Quatre autres vaisseaux anglais, le Zealous, l’Orion, le Theseus, l’Audacious, suivent le Goliath et prennent poste successivement par le travers du Guerrier, du Conquérant, du Spartiate, de l’Aquilon et du Peuple-Souverain. Nelson mouille le premier en dehors de notre ligne d’embossage. Le Vanguard, sur lequel flotte son pavillon, exposé au feu du Spartiate, que commande le brave capitaine Emériau, éprouve bientôt des pertes considérables. Nelson lui-même est atteint d’un biscaïen à la tête. Les vaisseaux le Minotaur et le Defencc arrivent à propos pour soutenir le Vanguard. Cinq vaisseaux français supportent en ce moment tout l’effort de huit vaisseaux anglais[2], tandis que le centre de notre ligne, où le vaisseau à trois ponts l’Orient, que monte l’amiral Brueys, s’appuie sur deux vaisseaux de 80, le Franklin et le Tonnant, le centre n’a point encore eu d’ennemis à combattre. C’est cependant la le point fort de l’armée française. Le premier vaisseau anglais qui s’aventure sous la volée de l’Orient, le Bellerophon, vaisseau de 74, commandé par le capitaine Darby, a perdu en moins d’une heure deux de ses bas-mâts et a eu 197 hommes mis hors de combat. Il coupe son câble et va se réfugier vers le fond de la baie. En ce moment, accablée

  1. Un peu avant six heures suivant le rapport du contre-amiral Blanquet-Duchayla. Presque tous les rapports anglais ou français que nous avons consultés offrent un remarquable accord sur les principaux détails du combat d’Aboukir ; les divergences qu’on rencontre portent principalement sur le moment précis auquel le feu a commencé ou cessé à bord de chaque vaisseau.

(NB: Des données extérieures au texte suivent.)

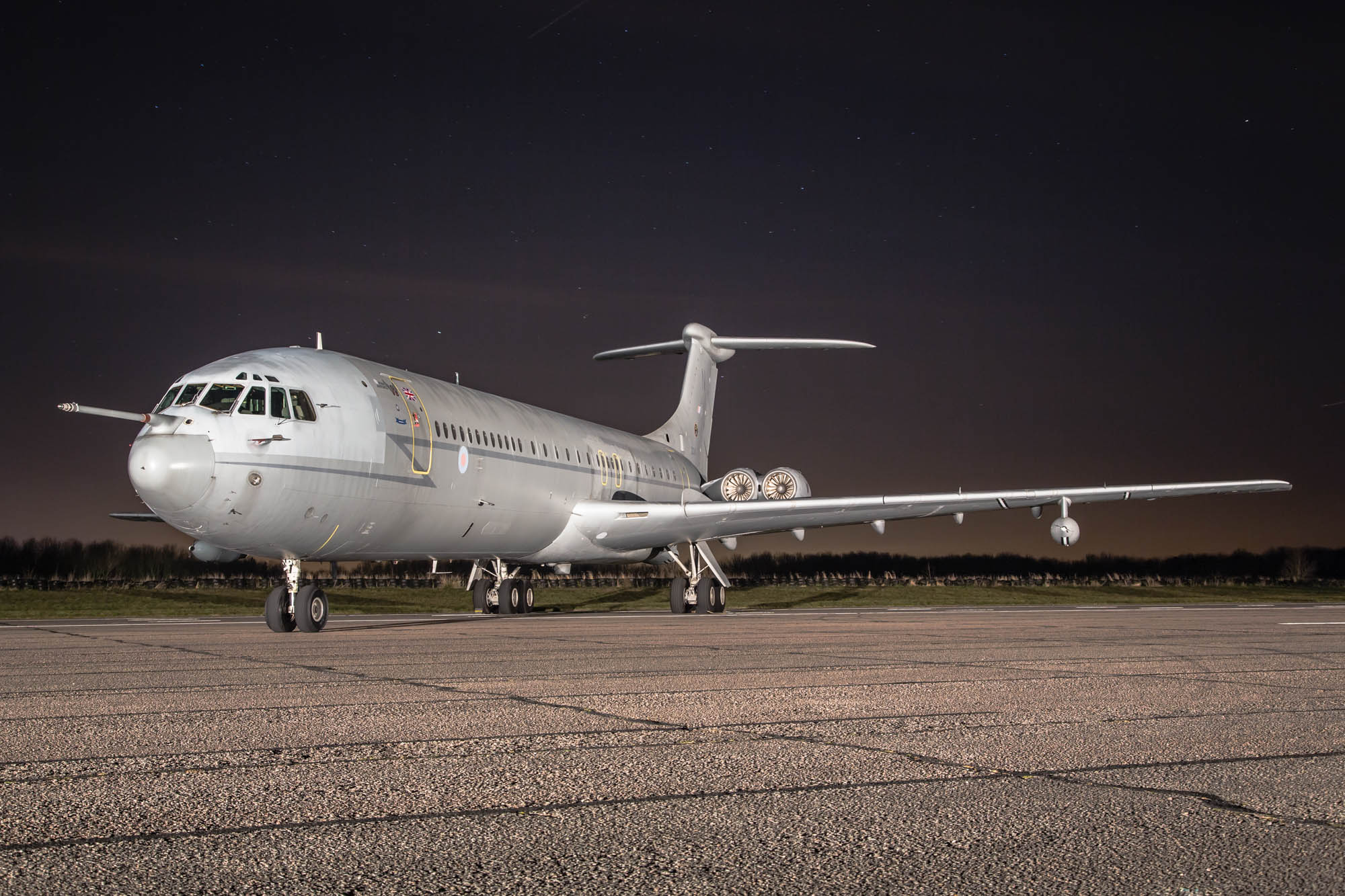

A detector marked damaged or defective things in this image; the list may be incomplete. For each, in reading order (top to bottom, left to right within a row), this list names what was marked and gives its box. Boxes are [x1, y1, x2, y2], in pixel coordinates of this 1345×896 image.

cracked pavement [2, 602, 1345, 887]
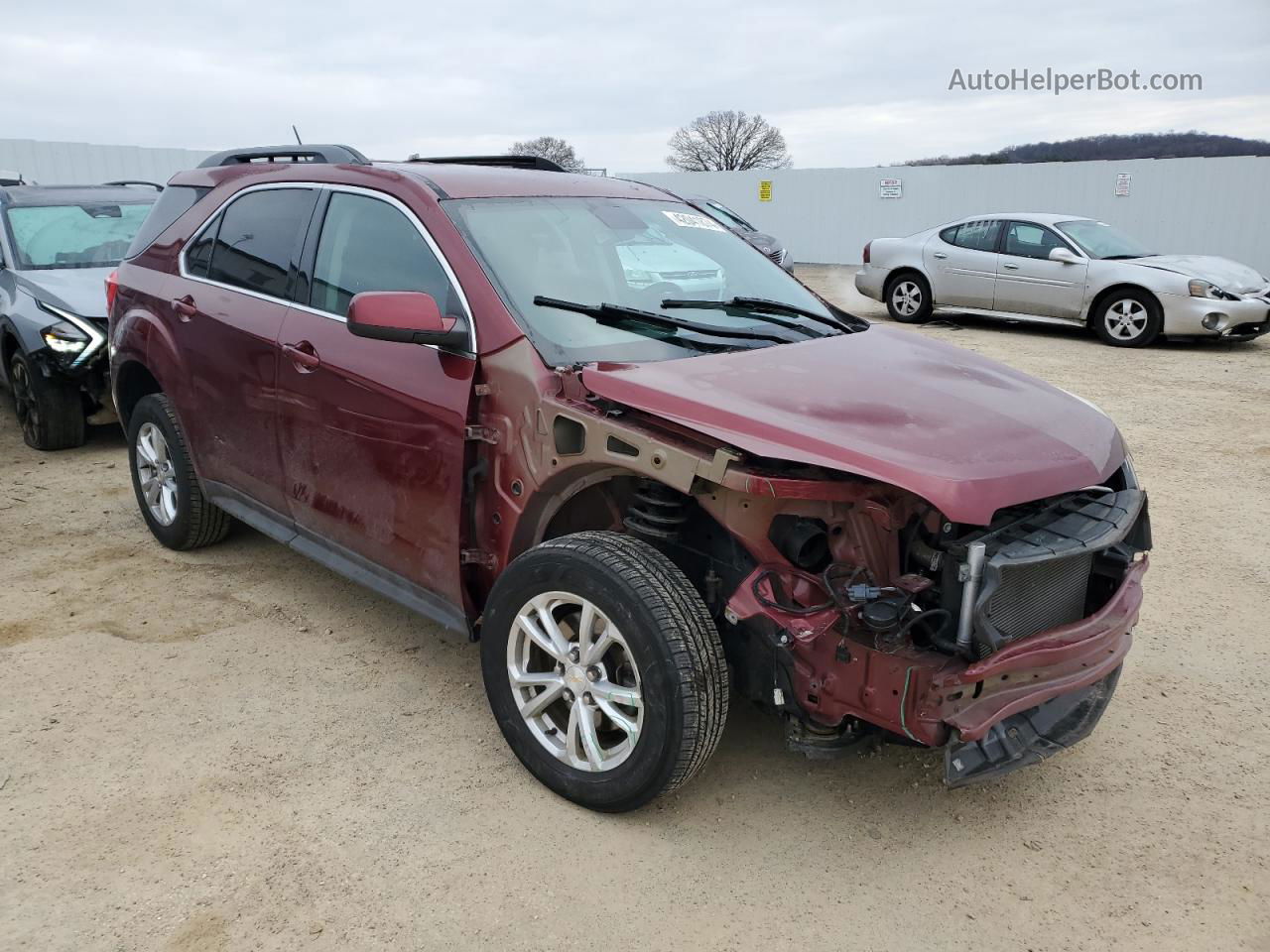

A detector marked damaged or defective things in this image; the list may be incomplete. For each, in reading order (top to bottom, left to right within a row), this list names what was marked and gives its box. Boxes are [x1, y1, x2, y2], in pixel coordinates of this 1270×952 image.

  2. Les vaisseaux anglais qui combattirent l’avant-garde française se trouvèrent mouillés dans l’ordre suivant : à terre des vaisseaux français : le Zealous, par le bossoir de bâbord du Guerrier ; l’Audacious, le Goliath, le Theseus, l’Orion s’étendant depuis le Guerrier jusqu’au Peuple-Souverain ; au large des vaisseaux français : le Vanguard par le travers du Spartiate, le Minotaur par le travers de l’Aquilon, le Defence par le travers du Peuple-Souverain.